This is a repeat of a question previously asked and incorrectly answered and locked so I'll try again. Looking to understand via a deterministic (DMA) and non-deterministic (Software) way how many clock cycles are required to move a Block of memory from Flash to RAM, what is the optimum Block size for the best efficiency would also be a good data point. I understand that the SYSCLK speed will affect the time to transfer the data but SYSCLK multiplied by the number of clocks cycles will give me a good estimate of how long it will take.
Thank you for your time.
We have contacted our internal team to check whether we have any math calculation on the number of clock cycles required for this transfer. We will let you know at the earliest.
Thank you, seems like a fairly basic characteristic that needs to be understood to determine a benchmark performance since moving data to and from Flash is a common operation. Is this not needed for any OTA update or boot loading operation in and out of the device.
Look forward to learning more.
I'll try my best to explain.
The Flash is operating at 33MHz, so when your CPU is running with a faster Clock than that there has to be wait cycles added to the read operations. To compensate these wait states:
- the Flash is accessed with 128bit width each read operation
- For repeated access to the Flash (running the program) there are two 8KiB caches (one per core) added. Thus loading your program loop that is copying the data should only effected by these waitstates during the first pass, when it is loaded to the cache. After that it is executed with zero wait states from cache instead of flash.
Here are the wait states/cycles for the Flash for different HF_CLK speeds.
Numbers are from the Architecture TRM page 101 (https://www.cypress.com/file/399201/download)
For the DMA it depends on your setup, but basically you have setup times for loading the descriptors (12/13 cycles) and then 3 cycles for each data package within the DMA loop. Assuming you won't use single transfers (14 cycles per transfer).
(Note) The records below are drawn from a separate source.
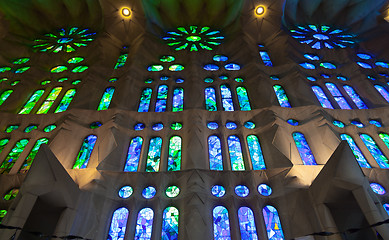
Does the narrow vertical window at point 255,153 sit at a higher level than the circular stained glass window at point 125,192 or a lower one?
higher

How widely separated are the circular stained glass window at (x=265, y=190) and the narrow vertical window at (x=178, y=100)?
5242mm

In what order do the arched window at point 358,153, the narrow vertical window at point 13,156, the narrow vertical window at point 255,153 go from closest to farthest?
1. the arched window at point 358,153
2. the narrow vertical window at point 255,153
3. the narrow vertical window at point 13,156

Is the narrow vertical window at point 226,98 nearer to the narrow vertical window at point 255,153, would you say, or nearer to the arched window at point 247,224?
the narrow vertical window at point 255,153

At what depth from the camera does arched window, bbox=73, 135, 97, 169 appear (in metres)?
10.4

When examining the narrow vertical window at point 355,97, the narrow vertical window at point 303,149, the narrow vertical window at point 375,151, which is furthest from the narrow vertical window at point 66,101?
the narrow vertical window at point 355,97

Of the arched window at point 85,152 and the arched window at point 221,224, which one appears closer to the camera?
the arched window at point 221,224

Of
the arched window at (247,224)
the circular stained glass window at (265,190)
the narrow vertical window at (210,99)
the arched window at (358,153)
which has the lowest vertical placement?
the arched window at (247,224)

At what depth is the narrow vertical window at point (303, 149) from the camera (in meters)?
10.2

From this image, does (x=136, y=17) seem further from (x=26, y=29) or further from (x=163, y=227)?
(x=163, y=227)

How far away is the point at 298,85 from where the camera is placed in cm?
1349

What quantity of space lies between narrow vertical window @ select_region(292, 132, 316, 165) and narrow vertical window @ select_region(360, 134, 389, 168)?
252cm

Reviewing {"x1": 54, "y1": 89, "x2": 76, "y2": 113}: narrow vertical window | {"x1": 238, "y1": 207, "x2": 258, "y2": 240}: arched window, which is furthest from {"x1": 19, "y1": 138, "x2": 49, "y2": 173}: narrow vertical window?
{"x1": 238, "y1": 207, "x2": 258, "y2": 240}: arched window

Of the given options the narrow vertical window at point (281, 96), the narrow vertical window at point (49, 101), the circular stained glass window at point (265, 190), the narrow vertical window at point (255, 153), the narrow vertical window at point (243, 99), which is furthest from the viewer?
the narrow vertical window at point (49, 101)

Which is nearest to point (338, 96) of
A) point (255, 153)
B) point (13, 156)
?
point (255, 153)
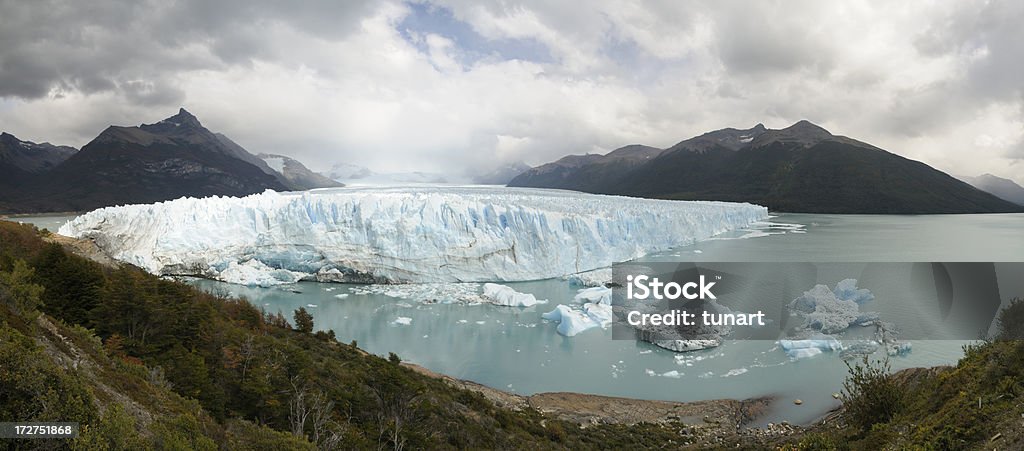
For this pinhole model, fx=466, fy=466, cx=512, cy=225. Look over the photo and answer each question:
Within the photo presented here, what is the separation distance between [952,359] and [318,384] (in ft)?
42.2

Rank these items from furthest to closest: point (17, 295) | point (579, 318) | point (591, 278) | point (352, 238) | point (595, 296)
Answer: point (352, 238), point (591, 278), point (595, 296), point (579, 318), point (17, 295)

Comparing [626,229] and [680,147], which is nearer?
[626,229]

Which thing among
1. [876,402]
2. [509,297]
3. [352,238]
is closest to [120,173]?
[352,238]

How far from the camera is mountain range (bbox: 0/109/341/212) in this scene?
5728 centimetres

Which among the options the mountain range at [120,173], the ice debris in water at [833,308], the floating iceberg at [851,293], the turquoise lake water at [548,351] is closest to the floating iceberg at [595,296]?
the turquoise lake water at [548,351]

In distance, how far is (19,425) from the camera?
2002 millimetres

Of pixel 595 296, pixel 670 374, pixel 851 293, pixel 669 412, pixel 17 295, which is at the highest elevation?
pixel 17 295

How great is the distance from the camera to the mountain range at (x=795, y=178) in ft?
197

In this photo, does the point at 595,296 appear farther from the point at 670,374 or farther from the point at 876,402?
the point at 876,402

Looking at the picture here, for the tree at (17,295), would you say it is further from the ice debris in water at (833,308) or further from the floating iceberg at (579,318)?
the ice debris in water at (833,308)

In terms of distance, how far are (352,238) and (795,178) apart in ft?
238

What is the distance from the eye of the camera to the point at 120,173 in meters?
64.0

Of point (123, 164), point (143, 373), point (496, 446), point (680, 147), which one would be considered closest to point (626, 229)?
point (496, 446)

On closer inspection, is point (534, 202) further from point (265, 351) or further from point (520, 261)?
point (265, 351)
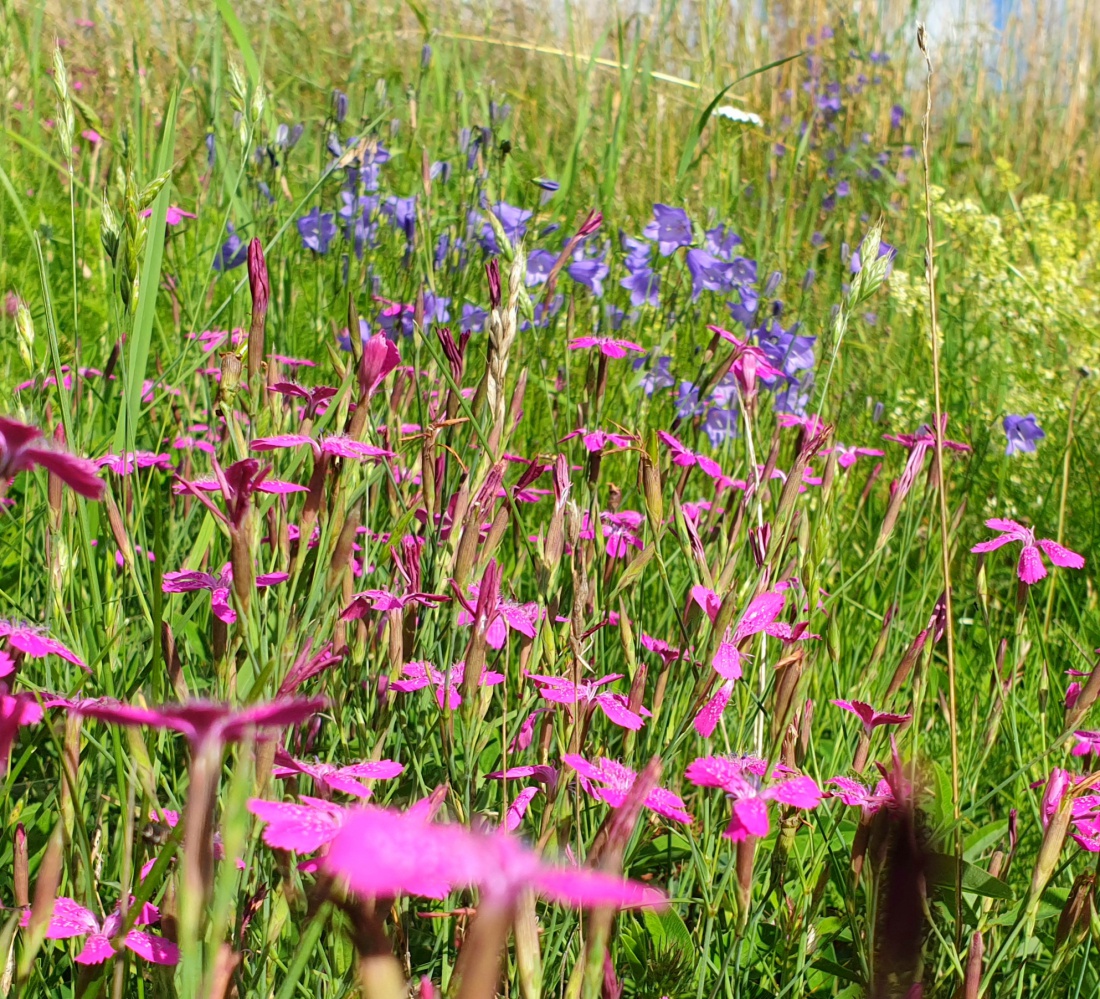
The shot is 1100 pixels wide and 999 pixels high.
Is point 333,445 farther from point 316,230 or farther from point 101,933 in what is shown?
point 316,230

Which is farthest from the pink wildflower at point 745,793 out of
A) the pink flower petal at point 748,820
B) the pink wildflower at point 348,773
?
the pink wildflower at point 348,773

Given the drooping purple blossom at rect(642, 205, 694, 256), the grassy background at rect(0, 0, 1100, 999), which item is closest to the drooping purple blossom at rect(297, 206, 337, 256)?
the grassy background at rect(0, 0, 1100, 999)

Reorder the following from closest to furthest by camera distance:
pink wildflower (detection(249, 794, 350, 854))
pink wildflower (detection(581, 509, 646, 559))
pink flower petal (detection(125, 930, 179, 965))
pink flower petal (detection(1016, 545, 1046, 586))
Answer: pink wildflower (detection(249, 794, 350, 854)), pink flower petal (detection(125, 930, 179, 965)), pink flower petal (detection(1016, 545, 1046, 586)), pink wildflower (detection(581, 509, 646, 559))

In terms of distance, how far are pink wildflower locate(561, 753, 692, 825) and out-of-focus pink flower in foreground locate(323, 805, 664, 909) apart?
1.61 ft

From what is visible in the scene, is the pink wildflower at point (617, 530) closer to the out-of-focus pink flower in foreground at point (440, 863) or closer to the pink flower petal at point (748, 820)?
the pink flower petal at point (748, 820)

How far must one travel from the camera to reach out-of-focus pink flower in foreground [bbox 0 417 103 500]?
0.44 meters

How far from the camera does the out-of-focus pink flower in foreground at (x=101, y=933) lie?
69 centimetres

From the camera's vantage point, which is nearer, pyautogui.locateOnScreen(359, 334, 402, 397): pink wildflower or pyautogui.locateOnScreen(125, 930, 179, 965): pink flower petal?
pyautogui.locateOnScreen(125, 930, 179, 965): pink flower petal

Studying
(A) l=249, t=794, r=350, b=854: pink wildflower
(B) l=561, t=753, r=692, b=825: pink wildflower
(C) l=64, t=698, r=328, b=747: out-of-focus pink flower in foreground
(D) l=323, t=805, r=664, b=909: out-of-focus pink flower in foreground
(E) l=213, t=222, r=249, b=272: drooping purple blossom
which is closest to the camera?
(D) l=323, t=805, r=664, b=909: out-of-focus pink flower in foreground

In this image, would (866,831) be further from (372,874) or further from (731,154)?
(731,154)

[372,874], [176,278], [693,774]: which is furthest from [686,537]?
[176,278]

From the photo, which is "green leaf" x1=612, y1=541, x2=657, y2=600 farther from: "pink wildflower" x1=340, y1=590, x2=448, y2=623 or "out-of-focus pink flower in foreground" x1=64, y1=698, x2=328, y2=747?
"out-of-focus pink flower in foreground" x1=64, y1=698, x2=328, y2=747

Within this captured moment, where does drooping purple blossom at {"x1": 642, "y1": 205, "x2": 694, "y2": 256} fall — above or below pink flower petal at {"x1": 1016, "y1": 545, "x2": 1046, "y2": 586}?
above

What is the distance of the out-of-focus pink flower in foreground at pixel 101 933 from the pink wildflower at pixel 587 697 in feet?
1.02
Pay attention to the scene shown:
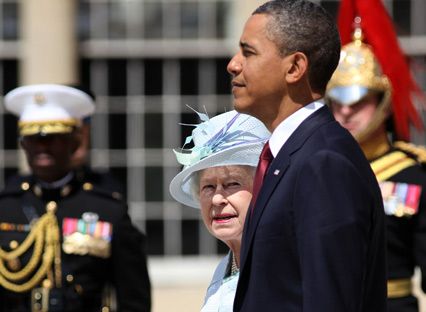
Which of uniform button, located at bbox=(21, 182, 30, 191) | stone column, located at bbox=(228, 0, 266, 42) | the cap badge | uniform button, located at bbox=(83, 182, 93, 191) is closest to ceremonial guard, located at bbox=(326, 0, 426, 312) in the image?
uniform button, located at bbox=(83, 182, 93, 191)

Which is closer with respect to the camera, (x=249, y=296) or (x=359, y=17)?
(x=249, y=296)

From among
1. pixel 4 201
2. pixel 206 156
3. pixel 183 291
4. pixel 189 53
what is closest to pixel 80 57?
pixel 189 53

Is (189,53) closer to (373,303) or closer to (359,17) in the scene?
(359,17)

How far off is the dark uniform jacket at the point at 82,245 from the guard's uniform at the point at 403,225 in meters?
1.08

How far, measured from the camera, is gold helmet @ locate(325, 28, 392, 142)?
5867 millimetres

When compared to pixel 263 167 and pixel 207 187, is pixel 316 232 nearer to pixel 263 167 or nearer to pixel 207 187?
pixel 263 167

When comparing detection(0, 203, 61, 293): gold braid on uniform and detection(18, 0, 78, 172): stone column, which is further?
detection(18, 0, 78, 172): stone column

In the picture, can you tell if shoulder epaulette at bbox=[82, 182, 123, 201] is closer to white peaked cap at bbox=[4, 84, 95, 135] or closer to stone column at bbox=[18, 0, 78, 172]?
white peaked cap at bbox=[4, 84, 95, 135]

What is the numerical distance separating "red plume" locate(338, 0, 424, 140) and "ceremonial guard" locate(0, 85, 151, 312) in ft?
4.47

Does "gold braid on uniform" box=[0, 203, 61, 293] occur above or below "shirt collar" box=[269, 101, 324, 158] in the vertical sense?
below

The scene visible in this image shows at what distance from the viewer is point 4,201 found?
5.99 m

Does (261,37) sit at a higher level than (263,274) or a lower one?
higher

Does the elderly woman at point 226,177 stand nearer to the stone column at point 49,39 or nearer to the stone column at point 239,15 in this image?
the stone column at point 239,15

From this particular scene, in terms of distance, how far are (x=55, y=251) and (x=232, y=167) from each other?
82.2 inches
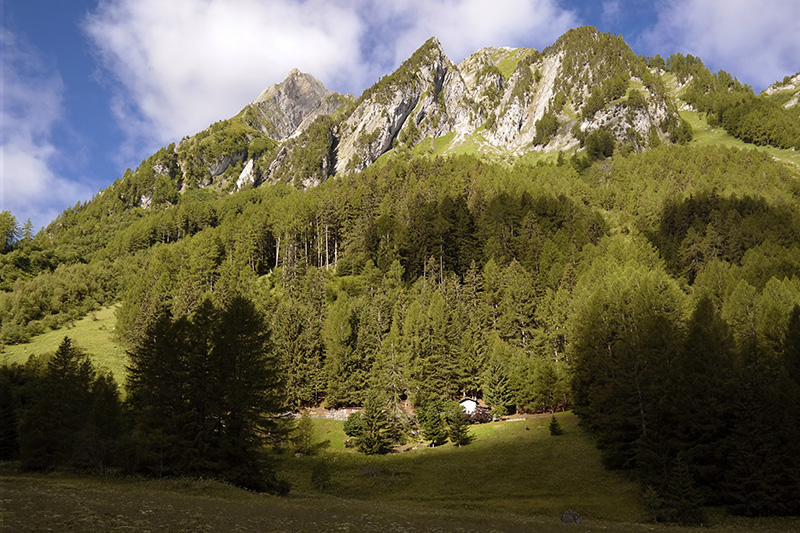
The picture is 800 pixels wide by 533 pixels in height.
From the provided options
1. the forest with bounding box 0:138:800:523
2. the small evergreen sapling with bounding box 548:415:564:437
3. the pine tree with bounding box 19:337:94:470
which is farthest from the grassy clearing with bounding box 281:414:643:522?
the pine tree with bounding box 19:337:94:470

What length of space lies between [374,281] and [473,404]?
38.2m

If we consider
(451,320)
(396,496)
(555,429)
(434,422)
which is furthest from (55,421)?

But in addition there will be possible wait states that are caused by the CPU accessing the Flash in parallel (if data was not cached), this is caused because the CPU has higher priority, so the DMA cant cause CPU stalls by blocking the bus.
Regarding the DMA performance there is a good chapter in the Architecture TRM on page 85 (https://www.cypress.com/file/399201/download)
Thank you Achim, this is the level of answer we were looking for.
So DMA is looking to be the fastest way to go assuming a single thread focus and limiting interrupts we should be able to use the DMA to do a burst transfer from Flash to RAM of 13 cycles for setup and 3 cycles per data package in our case 32b word. For a 64 Lword transfer could be as fast as 205 sysclk cycles is this correct?